[[ SELECTED PASSAGE open ]]

For many of my friends 2017 has been a hard year. For one family in particular, it was one heartbreak after another. Justin’s dad dealt with a chronic illness for many years, but earlier this year his health declined quite rapidly. In early spring he passed away.
Losing his father at such a young age is unfair. Losing his father while he’s raising two young girls of his own is painful. Trying to grieve and continue with work and family – we all have to do it at some point but it’s just so hard.
Just a few short weeks later they got a call that Justin’s mom wasn’t feeling well and ended up going to the hospital. A seemingly innocent sickness suddenly took her life.
Losing one parent is unfair. Losing two within weeks of each other is cruel. How does one process their own grief while standing beside young children who are grieving too? How does one support a spouse grieving the loss of two parents while also finding space to grieve the loss of her own in-laws? It’s all too much to bear.
Death is hard to talk about, especially when it’s unexpected or sudden. In order to make themselves feel better, people will often come up with quips that they think make sense. Things like, “She died of a broken heart. She just wanted to be with him again.” In some cases this may be true. In Cindy’s case it was not.
Yes, of course, she was heartbroken. But she also had much to live for – three sons, two daughters-in-law and, maybe most importantly, four grandchildren. She had plans to travel with them. She expected to watch them grow, to be at their graduations, to celebrate life with them. Yes, she missed Jim, but she didn’t die of a broken heart. She died of an unexpected, unfair illness.
When the family was in town for Cindy’s funeral, I had breakfast with Sarah. She mentioned they needed to start cleaning out the house, including the closets. I suggested that she might want to save a few pieces of clothing from each of them. Not long after that I came home to two large trash bags full of clothes – one bag of Jim’s clothes and one bag of Cindy’s.
Sarah and Justin decided they wanted four quilts made – one for each grandchild. Since they are all young and not on social media and because I’ve already sent pictures of the quilts to Sarah, it’s safe for me to share these even though they are Christmas gifts!

[[ SELECTED PASSAGE closed ]]

■ EXERCISE REQUIREMENTS:
1: Print a section of the passage about Jim and Cindy word for word. Start at the words "Losing his father at" and stop after "just so hard.".
2: List every person the passage about Jim and Cindy mentions by name.
3: Put this sentence from the passage about Jim and Cindy into Spanish: "She died of an unexpected, unfair illness."
You won't need the material for any of this work.

[[ PROVIDED MATERIAL open ]]

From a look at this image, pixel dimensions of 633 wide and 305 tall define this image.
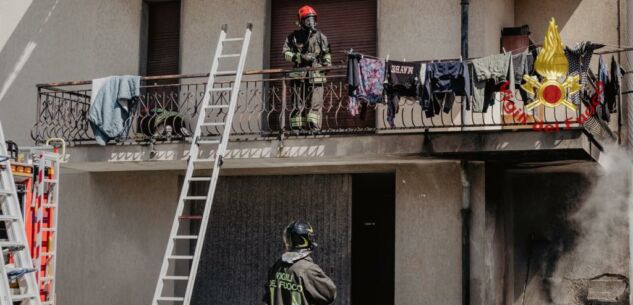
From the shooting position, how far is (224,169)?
49.4 ft

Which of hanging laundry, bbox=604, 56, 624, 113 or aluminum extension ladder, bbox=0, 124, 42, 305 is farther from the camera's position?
hanging laundry, bbox=604, 56, 624, 113

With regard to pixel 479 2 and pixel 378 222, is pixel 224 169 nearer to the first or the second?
pixel 378 222

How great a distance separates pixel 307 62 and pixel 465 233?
10.1 feet

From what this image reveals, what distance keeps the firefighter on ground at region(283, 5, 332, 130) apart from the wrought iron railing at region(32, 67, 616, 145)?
2cm

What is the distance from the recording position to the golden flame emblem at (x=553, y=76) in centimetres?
1182

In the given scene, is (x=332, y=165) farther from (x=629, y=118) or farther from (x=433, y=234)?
(x=629, y=118)

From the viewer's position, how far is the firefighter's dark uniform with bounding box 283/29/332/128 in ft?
44.0

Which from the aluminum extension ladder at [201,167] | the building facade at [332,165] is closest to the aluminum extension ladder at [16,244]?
the aluminum extension ladder at [201,167]

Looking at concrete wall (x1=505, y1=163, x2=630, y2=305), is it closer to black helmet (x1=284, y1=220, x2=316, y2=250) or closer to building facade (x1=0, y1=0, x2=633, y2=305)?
building facade (x1=0, y1=0, x2=633, y2=305)

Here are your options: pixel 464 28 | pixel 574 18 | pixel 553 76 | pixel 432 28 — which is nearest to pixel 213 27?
pixel 432 28

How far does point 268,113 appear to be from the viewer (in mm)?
14195

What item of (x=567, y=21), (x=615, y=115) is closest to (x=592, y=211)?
(x=615, y=115)

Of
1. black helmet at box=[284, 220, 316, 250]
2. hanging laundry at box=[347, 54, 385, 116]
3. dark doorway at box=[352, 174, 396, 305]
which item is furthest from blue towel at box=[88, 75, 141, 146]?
black helmet at box=[284, 220, 316, 250]

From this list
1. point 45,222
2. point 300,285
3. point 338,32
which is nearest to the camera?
point 300,285
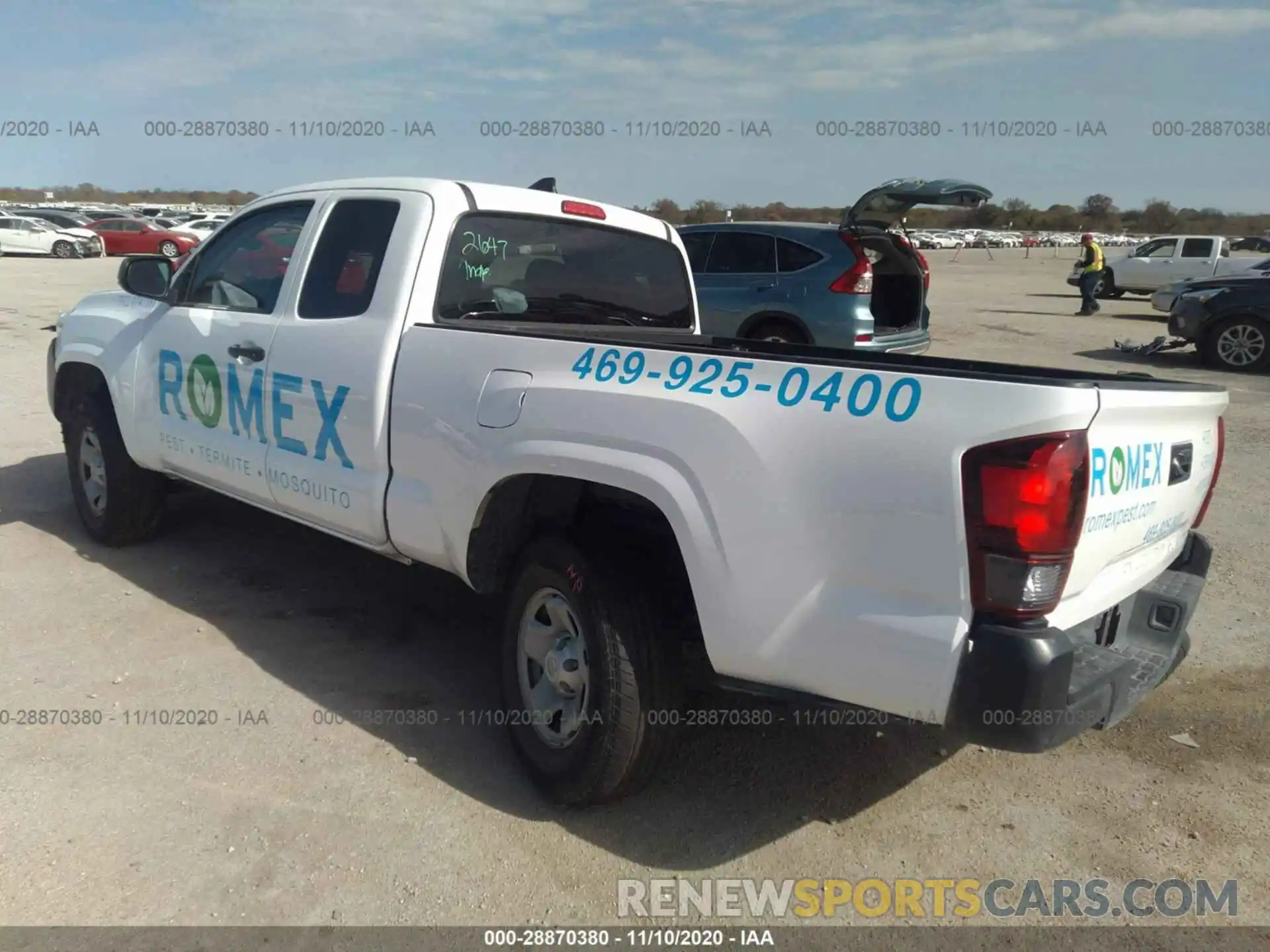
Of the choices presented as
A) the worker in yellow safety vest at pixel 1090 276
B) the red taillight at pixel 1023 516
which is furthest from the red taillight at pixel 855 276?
the worker in yellow safety vest at pixel 1090 276

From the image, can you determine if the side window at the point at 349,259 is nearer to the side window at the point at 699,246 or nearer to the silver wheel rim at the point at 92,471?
the silver wheel rim at the point at 92,471

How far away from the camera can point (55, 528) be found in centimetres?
597

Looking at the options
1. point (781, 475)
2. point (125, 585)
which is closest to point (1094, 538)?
point (781, 475)

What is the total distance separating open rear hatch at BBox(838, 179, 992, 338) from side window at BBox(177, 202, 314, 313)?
5120mm

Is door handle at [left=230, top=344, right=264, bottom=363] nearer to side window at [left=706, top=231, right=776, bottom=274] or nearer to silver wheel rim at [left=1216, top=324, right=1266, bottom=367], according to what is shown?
side window at [left=706, top=231, right=776, bottom=274]

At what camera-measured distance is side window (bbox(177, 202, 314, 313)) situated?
14.6ft

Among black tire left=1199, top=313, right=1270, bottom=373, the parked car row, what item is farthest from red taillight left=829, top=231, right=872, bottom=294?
the parked car row

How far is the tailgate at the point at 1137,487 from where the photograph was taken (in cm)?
245

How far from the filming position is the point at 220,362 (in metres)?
4.52

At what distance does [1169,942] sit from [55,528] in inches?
232

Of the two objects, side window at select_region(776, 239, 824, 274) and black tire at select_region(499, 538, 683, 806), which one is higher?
side window at select_region(776, 239, 824, 274)

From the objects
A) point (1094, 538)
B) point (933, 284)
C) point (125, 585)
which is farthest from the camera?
point (933, 284)

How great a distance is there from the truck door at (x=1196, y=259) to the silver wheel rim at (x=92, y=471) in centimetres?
2429

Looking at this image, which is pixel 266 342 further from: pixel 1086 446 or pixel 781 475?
pixel 1086 446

[[ PROVIDED MATERIAL closed ]]

■ EXERCISE RESPONSES:
1:
Losing his father at such a young age is unfair. Losing his father while he’s raising two young girls of his own is painful. Trying to grieve and continue with work and family – we all have to do it at some point but it’s just so hard.

2: Justin, Cindy, Sarah, Jim

3: Murió de una enfermedad inesperada e injusta.